Automatic thesaurus

Automatic thesaurus
synonyms for every word in a language

By definition, a thesaurus (plural thesauri, pronounced [-rai]) is a type of dictionary which lists synonyms or words from the same semantic category, e.g. animals, furniture etc.

beautiful – wonderful, stunning, amazing, good-looking…
mango – grapefruit, pineapple, banana, papaya, melon…

Thesauri prove very useful to both native speakers as well as language learners when one needs to use a better-fitting word but cannot think of any. In addition, thesaurus databases can be exploited in text search software by allowing the user to automatically include similar words in the search.

Manual vs. automatic

Traditionally, thesauri were built manually. This ensured high quality of the entries but since human labour is expensive, the extent of the thesaurus was limited. There was never enough money for entries for all words in the language. What is more, the quality depended on the expertise and the opinions of the authors for whom it was impossible to be aware of how millions of speakers of the language use each word.

A modern alternative to a man-made thesaurus is an automatically generated thesaurus such as the one found inside Sketch Engine. The entries are generated automatically by analysing a very large collection of text called a corpus. The computation runs without human intervention so the extent of the thesaurus is no longer an issue and a thesaurus can be computed for every word in the language. It can also be rebuilt as frequently as needed to reflect the latest changes in word usage. And most importantly, the content is based on the analysis of language as produced by real users of the language in real situations!

But how can a computer tell which words are synonyms or which words belong to the same category by using computations?

create a Sketch Engine account

thesaurus (basics)

thesaurus (advanced)

Computing synonyms

Automatic synonym detection draws on the theory of distributional semantics which says, in a nutshell, that words that appear in the same context are similar in meaning. Sketch Engine already has a powerful feature of the word sketch to identify the typical word combinations, i.e. collocations, which play a key role in the computation of the automatically generated thesaurus.
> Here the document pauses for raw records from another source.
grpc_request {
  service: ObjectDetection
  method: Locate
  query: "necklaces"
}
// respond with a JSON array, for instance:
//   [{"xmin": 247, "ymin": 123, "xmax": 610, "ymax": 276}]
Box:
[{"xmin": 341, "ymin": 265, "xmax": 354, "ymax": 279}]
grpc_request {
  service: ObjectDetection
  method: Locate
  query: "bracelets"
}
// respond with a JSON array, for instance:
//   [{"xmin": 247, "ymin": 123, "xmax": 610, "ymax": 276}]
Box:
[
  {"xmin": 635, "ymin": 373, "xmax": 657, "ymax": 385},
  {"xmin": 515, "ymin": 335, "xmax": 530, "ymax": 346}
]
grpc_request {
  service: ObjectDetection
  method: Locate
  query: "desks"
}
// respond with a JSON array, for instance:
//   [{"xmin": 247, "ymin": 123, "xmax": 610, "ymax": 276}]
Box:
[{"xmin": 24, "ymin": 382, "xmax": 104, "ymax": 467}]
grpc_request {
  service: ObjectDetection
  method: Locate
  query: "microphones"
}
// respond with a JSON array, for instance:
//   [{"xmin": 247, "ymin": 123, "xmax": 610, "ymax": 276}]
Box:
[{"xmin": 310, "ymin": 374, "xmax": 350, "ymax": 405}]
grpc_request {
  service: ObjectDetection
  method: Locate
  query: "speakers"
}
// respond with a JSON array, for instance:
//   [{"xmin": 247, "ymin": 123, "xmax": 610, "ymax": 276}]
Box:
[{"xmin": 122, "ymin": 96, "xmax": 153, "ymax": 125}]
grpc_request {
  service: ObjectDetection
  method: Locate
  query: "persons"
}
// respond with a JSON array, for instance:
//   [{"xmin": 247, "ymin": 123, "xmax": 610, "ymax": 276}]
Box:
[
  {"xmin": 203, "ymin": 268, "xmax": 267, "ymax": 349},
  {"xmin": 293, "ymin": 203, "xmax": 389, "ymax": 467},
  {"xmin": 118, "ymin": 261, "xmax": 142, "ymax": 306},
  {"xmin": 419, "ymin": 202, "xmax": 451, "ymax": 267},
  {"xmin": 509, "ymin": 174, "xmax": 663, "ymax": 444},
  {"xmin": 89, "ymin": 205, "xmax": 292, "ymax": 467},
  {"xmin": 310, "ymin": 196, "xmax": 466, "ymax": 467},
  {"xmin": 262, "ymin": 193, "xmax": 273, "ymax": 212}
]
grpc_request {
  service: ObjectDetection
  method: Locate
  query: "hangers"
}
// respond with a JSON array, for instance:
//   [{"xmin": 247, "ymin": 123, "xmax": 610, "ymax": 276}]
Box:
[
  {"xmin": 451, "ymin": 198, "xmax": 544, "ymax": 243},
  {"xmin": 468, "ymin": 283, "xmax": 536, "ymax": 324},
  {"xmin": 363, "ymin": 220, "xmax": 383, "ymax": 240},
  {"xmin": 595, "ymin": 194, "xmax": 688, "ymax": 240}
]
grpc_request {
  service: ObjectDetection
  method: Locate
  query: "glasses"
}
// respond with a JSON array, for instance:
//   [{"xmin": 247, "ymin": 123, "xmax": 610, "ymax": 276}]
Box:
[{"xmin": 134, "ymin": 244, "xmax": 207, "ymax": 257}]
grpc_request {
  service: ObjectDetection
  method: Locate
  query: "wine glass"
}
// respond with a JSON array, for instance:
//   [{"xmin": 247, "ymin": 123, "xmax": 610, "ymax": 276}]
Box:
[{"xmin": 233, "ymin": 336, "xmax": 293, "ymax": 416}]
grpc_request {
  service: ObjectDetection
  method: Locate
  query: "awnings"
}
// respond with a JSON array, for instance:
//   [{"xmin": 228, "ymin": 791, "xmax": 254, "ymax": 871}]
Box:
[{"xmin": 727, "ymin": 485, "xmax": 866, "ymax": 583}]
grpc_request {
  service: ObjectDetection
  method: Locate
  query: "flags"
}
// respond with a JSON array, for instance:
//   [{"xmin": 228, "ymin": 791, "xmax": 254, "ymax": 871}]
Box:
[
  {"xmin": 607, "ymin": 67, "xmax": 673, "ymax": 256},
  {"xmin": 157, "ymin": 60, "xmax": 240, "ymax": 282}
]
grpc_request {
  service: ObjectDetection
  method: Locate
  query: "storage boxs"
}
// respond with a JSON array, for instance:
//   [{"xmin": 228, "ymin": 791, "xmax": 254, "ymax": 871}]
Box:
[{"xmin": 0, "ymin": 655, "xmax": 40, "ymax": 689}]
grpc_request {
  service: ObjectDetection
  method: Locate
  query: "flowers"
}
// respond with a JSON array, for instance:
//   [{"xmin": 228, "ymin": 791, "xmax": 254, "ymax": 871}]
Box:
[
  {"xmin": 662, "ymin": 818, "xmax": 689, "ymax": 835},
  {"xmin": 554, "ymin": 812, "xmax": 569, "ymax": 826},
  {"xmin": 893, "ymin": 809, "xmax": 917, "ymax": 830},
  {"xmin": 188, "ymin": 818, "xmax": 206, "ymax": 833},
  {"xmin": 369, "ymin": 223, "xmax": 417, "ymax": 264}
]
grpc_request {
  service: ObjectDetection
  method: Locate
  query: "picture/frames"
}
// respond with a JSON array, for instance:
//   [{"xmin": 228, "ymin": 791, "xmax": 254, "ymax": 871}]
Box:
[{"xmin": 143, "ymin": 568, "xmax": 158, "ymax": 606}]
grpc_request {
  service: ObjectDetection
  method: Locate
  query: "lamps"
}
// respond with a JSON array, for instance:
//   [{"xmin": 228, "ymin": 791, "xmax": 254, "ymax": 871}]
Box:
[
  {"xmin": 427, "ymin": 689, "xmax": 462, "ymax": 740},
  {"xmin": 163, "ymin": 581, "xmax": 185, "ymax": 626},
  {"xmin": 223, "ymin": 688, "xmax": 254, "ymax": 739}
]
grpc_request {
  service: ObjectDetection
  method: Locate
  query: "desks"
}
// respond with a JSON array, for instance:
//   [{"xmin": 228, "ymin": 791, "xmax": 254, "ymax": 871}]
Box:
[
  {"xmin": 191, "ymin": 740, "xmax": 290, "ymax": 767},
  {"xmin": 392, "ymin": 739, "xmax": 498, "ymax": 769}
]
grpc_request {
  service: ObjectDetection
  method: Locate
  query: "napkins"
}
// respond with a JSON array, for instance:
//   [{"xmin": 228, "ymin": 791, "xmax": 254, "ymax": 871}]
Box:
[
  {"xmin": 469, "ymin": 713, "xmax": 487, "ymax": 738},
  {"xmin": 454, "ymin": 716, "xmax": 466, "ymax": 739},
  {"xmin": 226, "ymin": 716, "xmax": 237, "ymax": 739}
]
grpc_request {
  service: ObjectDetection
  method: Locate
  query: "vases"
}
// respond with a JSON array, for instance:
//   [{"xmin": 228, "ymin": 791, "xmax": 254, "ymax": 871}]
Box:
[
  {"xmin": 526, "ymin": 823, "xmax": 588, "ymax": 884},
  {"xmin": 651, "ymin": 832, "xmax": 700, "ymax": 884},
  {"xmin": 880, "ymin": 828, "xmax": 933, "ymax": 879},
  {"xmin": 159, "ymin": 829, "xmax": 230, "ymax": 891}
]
When the user requests a thesaurus for the word beautiful, Sketch Engine will first generate a word sketch for the word which looks like this:

not a complete word sketch, sample only

Then, a word sketch for every other adjective in the corpus will be generated. It looks like this for amazing:

not a complete word sketch, sample only

Scoring the synonyms

It is obvious at first sight that there is a number of collocates which form collocations with both beautiful and amazing. Actually, 56 % of the collocates are typical for both words. On the other hand, a word sketch for mechanical only contains 17 % of collocates which are also the collocates of beautiful.

This score is used to sort the adjectives by their similarity to beautiful and are presented to the user in this order. Realistically, only the top of the thesaurus will contain relevant words. As the user scrolls down, the score decreases in value and the words become less and less relevant.

thesaurus of beautiful based on the 20-billion-word English corpus enTenTen
both columns show good quality

thesaurus of beautiful based on the 96-million-word British National Corpus
less than 1 column of good quality results

The length of the useful top is heavily influenced by the size of the corpus and by the number of occurrences of the words in the corpus. A multi-billion word corpus will easily contain millions of occurrences of the most frequent words which will produce thesaurus entries of dozens of relevant synonyms. A 100-million-word corpus will only produce a handful or relevant words for the most frequent keywords, not to speak about thesauri for less frequent words which will produce hardly any useful result. A 1-million-word corpus is not likely to produce any usable thesaurus.

Corpora and speed

Sketch Engine focusses on producing the largest possible corpora with a target size of billions of words so that the computations produce high-quality results. Generating a thesaurus is a matter of a couple of seconds because the system works with precalculated data. This was the only option to ensure that processing 3 million occurrences of beautiful and 2 million occurrences of amazing will only take a second or two.

Your own automatic thesaurus

Sketch Engine features an automatic corpus building tool that will convert any uploaded text into a corpus with a thesaurus and word sketches (for languages where these features are supported). It will even find relevant texts on the internet and include them in the corpus. No technical skills are required. Users can thus work with thesaurus based on their own data. It is important to bear in mind, however, that the quality is heavily dependent on the corpus size and there is little chance of generating a quality thesaurus from a corpus smaller than 100 million words. The use of the multi-billion-word corpora in Sketch Engine is recommended instead.

Supported languages

Sketch Engine currently hosts 400+ text corpora in 90+ languages. Of them, 63 languages have at least one corpus where word sketches and thesaurus are supported and it is an ongoing project to bring this functionality in for even more languages.